§ **SELECTED PASSAGE**:

Rare gerbil thrives at Coega

WITCHING hour for the pygmy hairy-footed gerbils is 10pm.

Emerging after dark their activity level peaks at this time as they hop along the high water mark foraging for crustaceans and through the dunes digging busily for beach pumpkins (the grey-leafed succulent with pumpkin-like yellow flowers), pausing only for a sand bath or a foot drum (a rear foot is thumped rapidly on the sand to communicate).

In the morning they’ll be gone, leaving only their delicate “feather duster spoor” (from those furry little paws) looping through the dew.

The wonderful world of the pygmy hairy-footed gerbil (PHFG) has been probed in the past by the University of San Diego and NMMU, but now exciting new work is being done by the Urban Raptor Project at the Port of Ngqura. Prior to the construction of the port in the mid-2000s the environmental impact assessment (EIA) noted the unconfirmed presence of this rare endemic rodent and called for it to be protected if a population was found.

In line with this recommendation Transnet commissioned the Urban Raptor Project – that was already applying its zero-poisons pest control system at Ngqura – to establish whether or not the PHFG was resident in the 1 000ha port zone. For months, project directors Arnold Slabbert and Allison Cawood found no sign.

Tracks in the dunes turned out to be other little indigenous denizens – Karoo bush rats, Namaqua rock rats and striped field mice.

Meanwhile, however, nighttime monitoring cameras had been posted at the eastern breakwater. This was the key infrastructure from where, the concern had been raised in the EIA, alien Norwegian rats could swim the 1km to Jahleel Island and decimate the penguins nesting there. No rats were spotted but, one night, the camera picked up something different.

Guided by these images, Slabbert and Cawood scoured the area on foot and spotted some interesting-looking spoor. They erected traps, baited them with seed and not long afterwards caught the first of what turned out to be a colony of 20 to 30 PHFGs.

§ **MATERIAL PROVIDED**:
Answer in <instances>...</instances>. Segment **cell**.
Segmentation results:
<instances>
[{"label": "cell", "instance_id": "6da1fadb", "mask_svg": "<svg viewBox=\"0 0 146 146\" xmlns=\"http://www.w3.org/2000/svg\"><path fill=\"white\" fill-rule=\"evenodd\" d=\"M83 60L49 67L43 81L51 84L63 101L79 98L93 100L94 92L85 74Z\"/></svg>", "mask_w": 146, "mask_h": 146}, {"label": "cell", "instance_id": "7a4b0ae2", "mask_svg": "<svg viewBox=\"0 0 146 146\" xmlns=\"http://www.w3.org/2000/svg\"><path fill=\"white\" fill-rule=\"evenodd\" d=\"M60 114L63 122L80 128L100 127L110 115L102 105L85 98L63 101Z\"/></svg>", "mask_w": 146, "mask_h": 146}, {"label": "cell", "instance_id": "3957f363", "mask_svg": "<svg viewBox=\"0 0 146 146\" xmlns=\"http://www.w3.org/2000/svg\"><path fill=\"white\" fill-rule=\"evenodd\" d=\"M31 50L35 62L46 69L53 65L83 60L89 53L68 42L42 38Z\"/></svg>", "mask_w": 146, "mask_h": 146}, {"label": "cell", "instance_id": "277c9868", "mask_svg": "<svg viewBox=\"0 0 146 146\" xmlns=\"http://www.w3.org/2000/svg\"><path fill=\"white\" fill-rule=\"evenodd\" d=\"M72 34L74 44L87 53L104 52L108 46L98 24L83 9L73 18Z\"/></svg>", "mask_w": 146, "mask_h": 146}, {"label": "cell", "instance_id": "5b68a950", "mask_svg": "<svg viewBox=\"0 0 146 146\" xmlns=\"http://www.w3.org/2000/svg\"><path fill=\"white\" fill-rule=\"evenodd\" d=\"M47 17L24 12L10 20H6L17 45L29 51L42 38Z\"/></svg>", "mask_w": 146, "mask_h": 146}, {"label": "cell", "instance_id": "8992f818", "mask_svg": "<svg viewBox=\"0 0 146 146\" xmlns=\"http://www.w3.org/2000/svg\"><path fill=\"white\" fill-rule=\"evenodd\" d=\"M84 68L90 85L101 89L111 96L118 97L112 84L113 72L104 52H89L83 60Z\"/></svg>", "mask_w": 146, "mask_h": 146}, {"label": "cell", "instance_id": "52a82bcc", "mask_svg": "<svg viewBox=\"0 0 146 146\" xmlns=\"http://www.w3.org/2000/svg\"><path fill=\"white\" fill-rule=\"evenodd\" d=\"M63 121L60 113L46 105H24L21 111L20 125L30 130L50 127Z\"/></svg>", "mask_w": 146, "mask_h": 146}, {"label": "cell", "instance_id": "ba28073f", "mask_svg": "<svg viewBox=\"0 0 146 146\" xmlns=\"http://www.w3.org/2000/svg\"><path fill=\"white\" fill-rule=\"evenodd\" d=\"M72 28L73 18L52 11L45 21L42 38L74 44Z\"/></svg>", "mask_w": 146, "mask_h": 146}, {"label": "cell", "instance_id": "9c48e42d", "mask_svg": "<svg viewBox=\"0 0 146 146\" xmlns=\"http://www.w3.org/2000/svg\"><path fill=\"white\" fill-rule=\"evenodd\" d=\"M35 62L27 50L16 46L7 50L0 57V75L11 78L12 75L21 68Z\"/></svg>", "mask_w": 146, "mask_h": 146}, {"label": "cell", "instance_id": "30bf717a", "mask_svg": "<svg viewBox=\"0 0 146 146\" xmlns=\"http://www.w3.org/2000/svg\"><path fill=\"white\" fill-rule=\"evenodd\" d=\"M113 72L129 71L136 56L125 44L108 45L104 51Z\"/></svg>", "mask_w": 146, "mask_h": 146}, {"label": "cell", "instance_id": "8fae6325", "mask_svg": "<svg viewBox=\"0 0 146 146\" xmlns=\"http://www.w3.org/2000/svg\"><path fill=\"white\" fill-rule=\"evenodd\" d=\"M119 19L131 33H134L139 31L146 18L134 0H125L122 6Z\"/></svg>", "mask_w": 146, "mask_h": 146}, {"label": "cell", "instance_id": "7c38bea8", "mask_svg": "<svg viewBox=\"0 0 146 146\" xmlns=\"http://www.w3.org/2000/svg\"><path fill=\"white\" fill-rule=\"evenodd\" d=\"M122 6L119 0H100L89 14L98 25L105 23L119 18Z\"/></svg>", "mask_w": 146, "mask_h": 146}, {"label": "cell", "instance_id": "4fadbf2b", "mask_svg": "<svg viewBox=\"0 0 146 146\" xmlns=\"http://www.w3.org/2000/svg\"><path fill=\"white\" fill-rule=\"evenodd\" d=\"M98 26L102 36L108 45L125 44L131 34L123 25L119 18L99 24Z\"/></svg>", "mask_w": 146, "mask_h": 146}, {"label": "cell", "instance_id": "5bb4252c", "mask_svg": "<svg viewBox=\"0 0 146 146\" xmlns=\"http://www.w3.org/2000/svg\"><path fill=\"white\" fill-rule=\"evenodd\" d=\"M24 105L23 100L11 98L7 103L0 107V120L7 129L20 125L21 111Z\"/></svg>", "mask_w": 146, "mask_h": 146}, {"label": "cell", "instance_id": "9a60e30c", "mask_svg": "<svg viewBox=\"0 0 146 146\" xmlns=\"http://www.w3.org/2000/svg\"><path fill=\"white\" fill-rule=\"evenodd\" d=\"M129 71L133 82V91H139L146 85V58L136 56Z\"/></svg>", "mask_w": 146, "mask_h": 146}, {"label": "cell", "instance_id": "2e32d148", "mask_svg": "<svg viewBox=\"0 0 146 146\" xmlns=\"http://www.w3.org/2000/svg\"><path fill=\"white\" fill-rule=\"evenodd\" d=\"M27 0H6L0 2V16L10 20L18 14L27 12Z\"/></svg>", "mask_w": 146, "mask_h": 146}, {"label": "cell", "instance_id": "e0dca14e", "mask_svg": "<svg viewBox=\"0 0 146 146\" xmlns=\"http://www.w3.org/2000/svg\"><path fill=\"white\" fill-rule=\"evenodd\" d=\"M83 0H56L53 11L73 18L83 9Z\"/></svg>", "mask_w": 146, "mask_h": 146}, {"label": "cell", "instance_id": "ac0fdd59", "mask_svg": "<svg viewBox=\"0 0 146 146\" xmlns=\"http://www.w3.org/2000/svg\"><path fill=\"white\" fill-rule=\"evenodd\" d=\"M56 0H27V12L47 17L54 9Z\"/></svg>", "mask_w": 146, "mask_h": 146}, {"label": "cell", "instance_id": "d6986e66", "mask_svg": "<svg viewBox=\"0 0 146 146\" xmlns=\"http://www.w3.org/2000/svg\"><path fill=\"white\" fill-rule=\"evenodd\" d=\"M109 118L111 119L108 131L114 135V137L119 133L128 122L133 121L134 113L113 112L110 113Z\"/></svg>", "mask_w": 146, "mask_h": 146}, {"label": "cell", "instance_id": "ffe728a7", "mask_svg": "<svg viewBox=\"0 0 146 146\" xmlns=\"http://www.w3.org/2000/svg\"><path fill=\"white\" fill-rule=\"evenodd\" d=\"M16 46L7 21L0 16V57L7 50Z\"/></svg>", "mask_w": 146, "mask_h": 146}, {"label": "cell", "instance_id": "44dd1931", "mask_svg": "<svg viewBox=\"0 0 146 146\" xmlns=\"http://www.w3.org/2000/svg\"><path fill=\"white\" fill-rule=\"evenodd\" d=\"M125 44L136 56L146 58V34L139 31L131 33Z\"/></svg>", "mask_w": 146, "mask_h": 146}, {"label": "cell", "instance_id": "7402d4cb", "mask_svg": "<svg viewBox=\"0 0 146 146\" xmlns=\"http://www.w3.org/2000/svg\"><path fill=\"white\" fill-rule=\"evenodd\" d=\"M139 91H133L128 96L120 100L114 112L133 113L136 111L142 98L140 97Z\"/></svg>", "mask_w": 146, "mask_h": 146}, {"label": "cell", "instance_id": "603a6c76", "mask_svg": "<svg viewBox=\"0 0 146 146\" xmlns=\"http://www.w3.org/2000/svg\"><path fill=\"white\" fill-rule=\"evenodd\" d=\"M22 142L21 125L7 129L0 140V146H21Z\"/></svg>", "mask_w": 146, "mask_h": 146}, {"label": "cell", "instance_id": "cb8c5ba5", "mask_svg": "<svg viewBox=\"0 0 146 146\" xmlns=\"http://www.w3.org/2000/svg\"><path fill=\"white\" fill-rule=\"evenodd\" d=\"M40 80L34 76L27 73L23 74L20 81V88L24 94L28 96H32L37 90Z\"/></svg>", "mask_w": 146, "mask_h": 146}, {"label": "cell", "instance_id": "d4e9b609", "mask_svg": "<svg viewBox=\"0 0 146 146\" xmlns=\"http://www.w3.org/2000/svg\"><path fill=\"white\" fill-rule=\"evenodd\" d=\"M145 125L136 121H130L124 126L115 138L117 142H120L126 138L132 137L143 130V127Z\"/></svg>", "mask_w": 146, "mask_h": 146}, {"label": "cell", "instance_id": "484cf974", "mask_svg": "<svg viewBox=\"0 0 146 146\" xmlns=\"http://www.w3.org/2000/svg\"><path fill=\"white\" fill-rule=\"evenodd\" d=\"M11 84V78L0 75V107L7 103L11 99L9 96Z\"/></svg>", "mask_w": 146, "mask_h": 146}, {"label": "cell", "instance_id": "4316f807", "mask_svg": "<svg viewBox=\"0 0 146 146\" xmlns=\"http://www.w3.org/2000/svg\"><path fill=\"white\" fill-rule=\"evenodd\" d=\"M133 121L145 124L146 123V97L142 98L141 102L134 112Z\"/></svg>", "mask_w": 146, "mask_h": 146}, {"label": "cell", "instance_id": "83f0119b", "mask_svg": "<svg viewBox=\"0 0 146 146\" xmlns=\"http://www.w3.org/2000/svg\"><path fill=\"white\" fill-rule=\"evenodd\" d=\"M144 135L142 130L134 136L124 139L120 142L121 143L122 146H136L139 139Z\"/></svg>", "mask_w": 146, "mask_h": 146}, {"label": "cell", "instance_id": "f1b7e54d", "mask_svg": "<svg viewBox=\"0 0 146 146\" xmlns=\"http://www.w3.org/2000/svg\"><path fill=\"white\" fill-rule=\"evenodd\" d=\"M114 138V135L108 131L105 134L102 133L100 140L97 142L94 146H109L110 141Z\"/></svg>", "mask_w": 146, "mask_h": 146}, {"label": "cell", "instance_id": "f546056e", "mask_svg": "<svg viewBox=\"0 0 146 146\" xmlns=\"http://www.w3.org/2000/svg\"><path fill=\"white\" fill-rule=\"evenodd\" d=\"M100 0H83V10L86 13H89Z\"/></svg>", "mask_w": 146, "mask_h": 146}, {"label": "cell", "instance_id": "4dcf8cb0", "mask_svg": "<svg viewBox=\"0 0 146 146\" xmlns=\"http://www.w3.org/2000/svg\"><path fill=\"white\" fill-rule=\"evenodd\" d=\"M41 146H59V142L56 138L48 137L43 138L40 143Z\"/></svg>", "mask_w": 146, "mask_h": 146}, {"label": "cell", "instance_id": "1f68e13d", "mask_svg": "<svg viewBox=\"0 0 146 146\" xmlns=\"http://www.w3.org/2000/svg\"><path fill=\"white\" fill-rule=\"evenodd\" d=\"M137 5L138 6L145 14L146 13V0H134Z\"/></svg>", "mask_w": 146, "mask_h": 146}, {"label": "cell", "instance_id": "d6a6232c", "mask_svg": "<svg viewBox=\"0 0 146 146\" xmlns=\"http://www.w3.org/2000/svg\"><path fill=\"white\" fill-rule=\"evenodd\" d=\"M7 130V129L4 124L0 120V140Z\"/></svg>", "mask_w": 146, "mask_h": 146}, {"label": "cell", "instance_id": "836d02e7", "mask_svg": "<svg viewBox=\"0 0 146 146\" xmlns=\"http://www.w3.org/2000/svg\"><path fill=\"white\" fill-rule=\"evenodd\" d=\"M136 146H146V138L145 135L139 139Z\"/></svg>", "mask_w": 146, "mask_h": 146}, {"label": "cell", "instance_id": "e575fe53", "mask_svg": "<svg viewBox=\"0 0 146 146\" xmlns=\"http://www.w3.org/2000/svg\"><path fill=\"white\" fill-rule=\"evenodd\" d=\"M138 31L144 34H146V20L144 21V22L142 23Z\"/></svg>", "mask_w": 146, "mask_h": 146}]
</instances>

§ **REQUIRED ACTION 1**: Copy the gerbil article word for word, starting with "In line with" and going on through "striped field mice.".
§ **REQUIRED ACTION 2**: According to the gerbil article, at what time of night does the gerbils' activity peak?
The items above play no part in this.

§ **WORKED SOLUTION 1**:
In line with this recommendation Transnet commissioned the Urban Raptor Project – that was already applying its zero-poisons pest control system at Ngqura – to establish whether or not the PHFG was resident in the 1 000ha port zone. For months, project directors Arnold Slabbert and Allison Cawood found no sign.

Tracks in the dunes turned out to be other little indigenous denizens – Karoo bush rats, Namaqua rock rats and striped field mice.

§ **WORKED SOLUTION 2**: It peaks at 10pm.